Pancho needs your prayers it's true, but save a few for Lefty too
He only did what he had to do, and now he's growing old
Townes Van Zandt
Robert Lewis Dear |
Second, we have the angry old white men who are frustrated by their misspent lives and who often obsess on some personal injury or a particular social injustice. There are fewer of these guys, and in general, they kill fewer people. John Russell Houser, age 59, killed two people and wounded nine in a Lafayette, Louisiana movie theater in July 2015. Robert Lewis Dear, age 57, killed three people and wounded nine in Colorado Springs earlier this week.
Houser and Dear had similar profiles. Both men were estranged from their families, both had had minor run-ins with law enforcement, and both were loners with mental health issues. Both killers' motivations are unclear, although Dear's attack may have been triggered by his feelings about abortion.
What can we say about murderers like Houser and Dear? We can pontificate about stronger gun-control laws like President Obama routinely does--taking time away from his golf game to express his outrage. We can lament the fact that our nation doesn't have better mental health care, which is a convenient way of saying the government should do something.
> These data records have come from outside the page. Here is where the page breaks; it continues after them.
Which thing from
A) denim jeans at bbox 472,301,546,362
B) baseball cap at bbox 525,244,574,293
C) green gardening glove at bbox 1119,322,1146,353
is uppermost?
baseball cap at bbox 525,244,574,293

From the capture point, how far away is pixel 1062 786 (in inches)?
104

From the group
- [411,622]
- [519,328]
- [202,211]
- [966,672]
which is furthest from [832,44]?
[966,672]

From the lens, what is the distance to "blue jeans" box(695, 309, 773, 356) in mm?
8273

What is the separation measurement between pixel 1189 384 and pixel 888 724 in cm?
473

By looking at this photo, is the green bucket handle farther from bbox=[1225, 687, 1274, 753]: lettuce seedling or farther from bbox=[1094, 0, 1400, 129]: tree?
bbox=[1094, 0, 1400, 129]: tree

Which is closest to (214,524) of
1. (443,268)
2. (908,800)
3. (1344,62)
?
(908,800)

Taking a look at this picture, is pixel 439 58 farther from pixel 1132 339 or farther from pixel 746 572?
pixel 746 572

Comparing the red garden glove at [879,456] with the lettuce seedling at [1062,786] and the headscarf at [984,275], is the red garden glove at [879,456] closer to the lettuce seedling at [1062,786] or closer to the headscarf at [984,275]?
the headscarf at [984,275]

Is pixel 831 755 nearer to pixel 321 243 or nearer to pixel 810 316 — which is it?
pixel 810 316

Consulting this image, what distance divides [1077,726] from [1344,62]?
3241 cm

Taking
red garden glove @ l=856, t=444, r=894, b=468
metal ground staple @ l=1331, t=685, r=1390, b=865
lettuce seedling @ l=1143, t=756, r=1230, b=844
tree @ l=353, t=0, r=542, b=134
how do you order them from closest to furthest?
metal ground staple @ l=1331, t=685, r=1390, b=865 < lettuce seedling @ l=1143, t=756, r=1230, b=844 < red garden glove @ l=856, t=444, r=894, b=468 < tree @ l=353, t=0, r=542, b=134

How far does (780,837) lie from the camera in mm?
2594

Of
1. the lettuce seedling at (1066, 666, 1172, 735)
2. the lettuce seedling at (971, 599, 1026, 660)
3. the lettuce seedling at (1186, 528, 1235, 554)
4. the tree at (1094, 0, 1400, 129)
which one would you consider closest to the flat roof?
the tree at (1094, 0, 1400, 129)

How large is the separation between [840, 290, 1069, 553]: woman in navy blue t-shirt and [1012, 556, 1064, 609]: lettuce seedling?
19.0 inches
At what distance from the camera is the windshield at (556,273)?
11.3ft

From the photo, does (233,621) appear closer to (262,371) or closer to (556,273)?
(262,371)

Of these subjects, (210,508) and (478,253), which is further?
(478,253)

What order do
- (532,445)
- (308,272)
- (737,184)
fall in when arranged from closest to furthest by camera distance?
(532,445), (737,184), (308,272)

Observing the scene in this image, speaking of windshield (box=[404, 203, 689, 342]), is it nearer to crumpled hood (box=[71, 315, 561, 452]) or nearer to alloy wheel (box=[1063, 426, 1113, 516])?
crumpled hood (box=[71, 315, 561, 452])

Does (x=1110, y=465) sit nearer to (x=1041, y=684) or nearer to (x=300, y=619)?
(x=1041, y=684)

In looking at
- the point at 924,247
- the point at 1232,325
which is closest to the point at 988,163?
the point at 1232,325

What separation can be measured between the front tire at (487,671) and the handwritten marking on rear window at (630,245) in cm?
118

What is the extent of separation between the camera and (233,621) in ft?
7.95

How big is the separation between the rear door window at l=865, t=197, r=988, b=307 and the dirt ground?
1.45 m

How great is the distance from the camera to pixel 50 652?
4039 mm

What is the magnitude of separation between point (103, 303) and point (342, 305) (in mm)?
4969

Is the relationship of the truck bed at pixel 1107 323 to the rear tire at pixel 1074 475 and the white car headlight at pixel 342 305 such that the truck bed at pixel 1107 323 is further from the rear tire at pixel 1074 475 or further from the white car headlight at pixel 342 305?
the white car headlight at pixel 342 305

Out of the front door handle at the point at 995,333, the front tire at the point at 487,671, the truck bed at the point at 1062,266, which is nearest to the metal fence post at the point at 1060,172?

But the truth of the matter is this: America has always had angry old white men living on the margins of our society. At one time, men like Houser and Dear might have had union jobs, which would have provided them with health care and a pension. But the union jobs are mostly gone, and we have millions of aging men with poverty-level jobs or no job at all and no health insurance. A great many of them once had wives and families, but these were lost in some mysterious way that men like Houser and Dear do not understand.
Suicide rates for middle-aged men are going up, and mortality rates are going down for people in Houser and Dear's demographics. White people with less than a college degree are killing themselves or succumbing to drug- and alcohol-related diseases in higher numbers than they did 20 years ago.
Let's face it: our society doesn't think much about angry old white men unless they shoot someone other than their relatives. At least, by killing strangers, Houser and Dear forced Americans to acknowledge their existence, which in their minds perhaps, is at least something.
What can we do to help prevent men like Houser and Dear from shooting people? And by we, I mean by us individually, not the government?
I think we can begin by showing some respect for aging people who are not important to anyone. We all subscribe to the slogan that "Black Lives Matter," but almost no one articulates the notion that old white guys matter.
And perhaps we can school ourselves to see the poor as Dorothy Day saw them--as the living embodiment of Christ. Men like Houser and Dear are poor, and they have serious mental health problems. They're no fun to be around. But Dorothy Day spent her whole life with people like them--smelly, mentally unstable, poor people. You can't read Dorothy's Loaves and Fishes without coming to the conclusion that she voluntarily chose to live in a nut house.
But most of us can't live like Dorothy Day lived; God has not given us the grace or charity to do so. But at least we can smile at people like John Russsell Houser and Robert Lewis Dear; we can lend them a helping hand when they come our way. Maybe a smile at the right moment would have stopped John Russell Houser from shooting people in a Lafayette movie theater. Maybe a smile in the parking lot in front of the Planned Parenthood clinic would have caused Robert Lewis Dear to leave his weapons in his car and simply drive away.
I know this is a simple, even simplistic thing to say, and I am giving advice I often don't heed myself. But I am certain of this: Our society, and each of us individually, bear some responsibility for the angry old white men who, bereft of family, friends, or jobs, begin shooting people for no apparent reason.